# Level 5 Primer-Surfacer from CGC



## Board'em (Oct 11, 2010)

I am starting a wallpaper repair job for a painter friend of mine, (which I asked for help on how to repair earlier). He has told me of a product from CGC called "Tuff Hide". Has anyone used it? Will this replace the skim coat reqired for my walls? Is this snake oil? Im adding the link below.

http://www.cgcinc.com/media/37856/th_primer_broch.pdf

Thanks.


----------



## Capt-sheetrock (Dec 11, 2009)

Board'em said:


> I am starting a wallpaper repair job for a painter friend of mine, (which I asked for help on how to repair earlier). He has told me of a product from CGC called "Tuff Hide". Has anyone used it? Will this replace the skim coat reqired for my walls? Is this snake oil? Im adding the link below.
> 
> http://www.cgcinc.com/media/37856/th_primer_broch.pdf
> 
> Thanks.


 Tuff Hide is a good product. It still won't allow you to skip the skim coat. Its a level5 product, not a "coat" of mud


----------



## Board'em (Oct 11, 2010)

Would it be a good finisher after I skim the walls?


----------



## Capt-sheetrock (Dec 11, 2009)

Board'em said:


> Would it be a good finisher after I skim the walls?


 Its a really good level5 finish. Not sure what your asking, but if after you finish and sand your job, and you want a level5 product to apply to the walls, yes Tuff Hide is a great product. It is applied with a a sprayer, so I am assume you are going to spray it on. You will need to sand again after the product is sprayed.


----------



## SlimPickins (Aug 10, 2010)

Board'em said:


> Would it be a good finisher after I skim the walls?


What's the final finish going to be? Smooth? Textured? What are the lighting conditions like? What kind of paint sheen?

A level 5 primer is only needed for smooth walls in which semi-gloss (or shinier) is going to be used, or in which the lighting conditions are....how you say......unfriendly to the finisher. Your painter buddy should be able to make level 4 work just fine. That's why God made 1-1/4 nap rollers!:jester:


----------



## Board'em (Oct 11, 2010)

§ **WORK INSTRUCTION 1**
In the forum thread about Tuff Hide, what tool is the product applied with?
§ **WORK INSTRUCTION 2**
Rewrite the paragraph of the forum thread about Tuff Hide that begins "A level 5 primer is only needed" as a short bulleted list that keeps its main facts.
§ **WORK INSTRUCTION 3**
Continue the forum thread about Tuff Hide primer from its last line by writing the post that comes under the final header.
The material that comes next is separate from the forum thread about Tuff Hide.

§ **DATA UNDER STUDY**
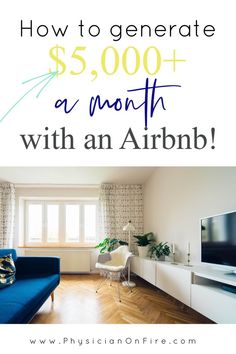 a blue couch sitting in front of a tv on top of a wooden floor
==
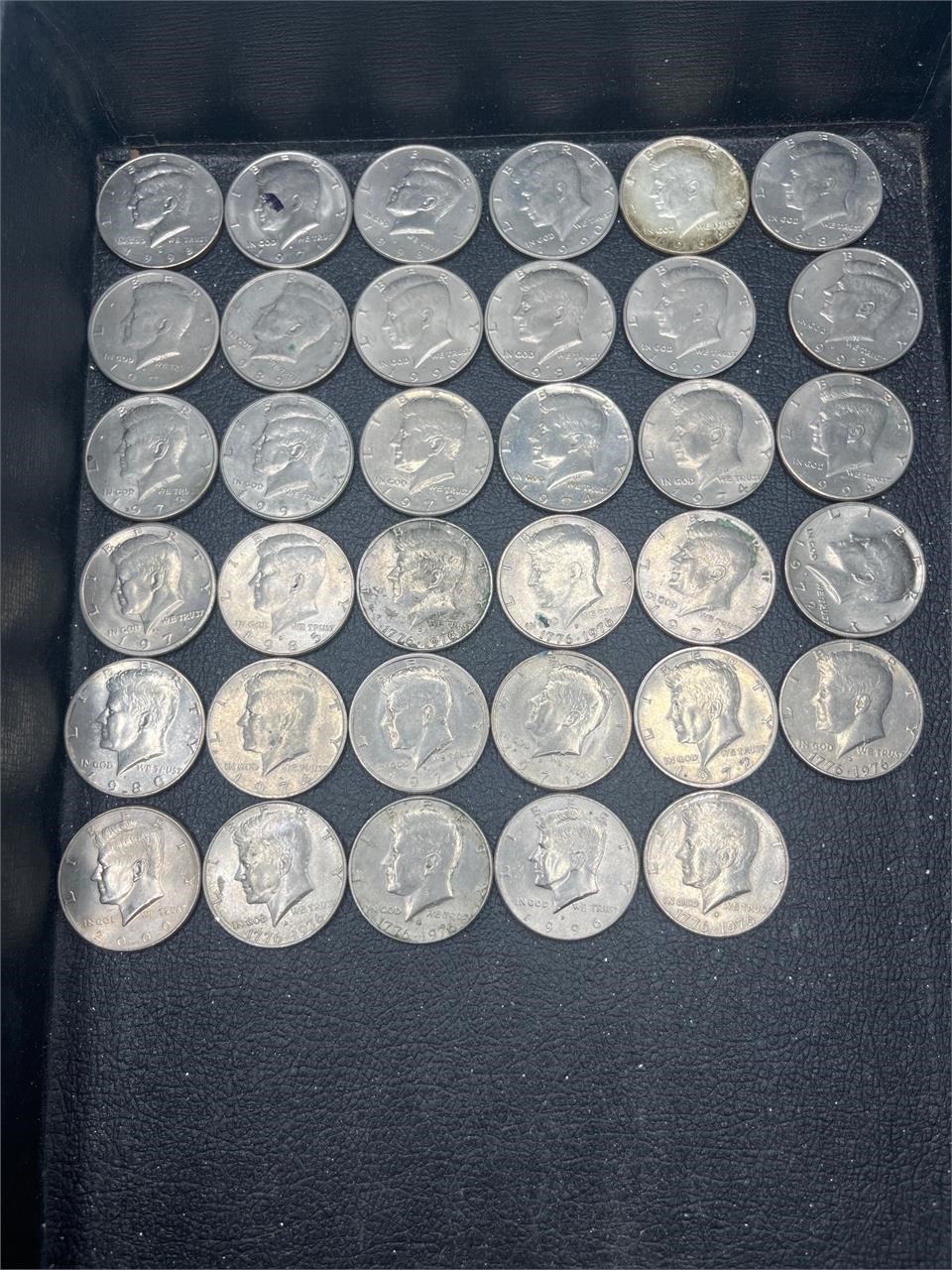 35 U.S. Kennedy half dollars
==
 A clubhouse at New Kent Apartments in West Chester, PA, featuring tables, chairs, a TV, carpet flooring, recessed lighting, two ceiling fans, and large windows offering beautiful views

§ **EXPECTED OUTPUT 1**
It is applied with a sprayer.

§ **EXPECTED OUTPUT 2**
- A level 5 primer is needed only for smooth walls that will get semi-gloss or shinier paint.
- It is also needed where the lighting is unfriendly to the finisher.
- The painter should be able to make a level 4 finish work.
- Rollers with a 1-1/4 nap help make level 4 work.

§ **EXPECTED OUTPUT 3**
HAHA!

Thanks, I just needed some amo not to use this. I had never heard of it and he wanted to spray it on instead of me skimming the walls.

Keep your stick on the ice!


----------



## igorson (Nov 10, 2010)

Board'em said:


> HAHA!
> 
> Thanks, I just needed some amo not to use this. I had never heard of it and he wanted to spray it on instead of me skimming the walls.
> 
> Keep your stick on the ice!


It is all about level 5 but if wall look bad and not like level 4 than make them look like level 4 and apply Tuff Hide after. Somebody says to sand it but it is not sand able after that primer.


----------



## Bazooka-Joe (Dec 31, 2010)

SlimPickins said:


> What's the final finish going to be? Smooth? Textured? What are the lighting conditions like? What kind of paint sheen?
> 
> A level 5 primer is only needed for smooth walls in which semi-gloss (or shinier) is going to be used, or in which the lighting conditions are....how you say......unfriendly to the finisher. Your painter buddy should be able to make level 4 work just fine. That's why God made 1-1/4 nap rollers!:jester:


doing my entire house in Level 5, there is a difference


----------



## BNW TAPING (Apr 8, 2014)

the cvc level5 sealer tuff hide is good but if you do touch ups afterwards the tough ups will flash 

some of the big houses we were doing last year the builder ended up getting the sykno mud shipped to ontario from the west coast and are touch ups didn't flash with that stuff 

level 4 then spray the level 5 sealer cross spray and back roll thats what you gotta do


----------



## endo_alley (Nov 2, 2013)

BNW TAPING said:


> the cvc level5 sealer tuff hide is good but if you do touch ups afterwards the tough ups will flash
> 
> some of the big houses we were doing last year the builder ended up getting the sykno mud shipped to ontario from the west coast and are touch ups didn't flash with that stuff
> 
> level 4 then spray the level 5 sealer cross spray and back roll thats what you gotta do


I've never understood the system where you prime the walls and come back to touch up the drywall finish. The best system is to finish the drywall such that you turn it over to the painter when it is done. Paint it and call it good.


----------



## jantzenmoore (Sep 25, 2014)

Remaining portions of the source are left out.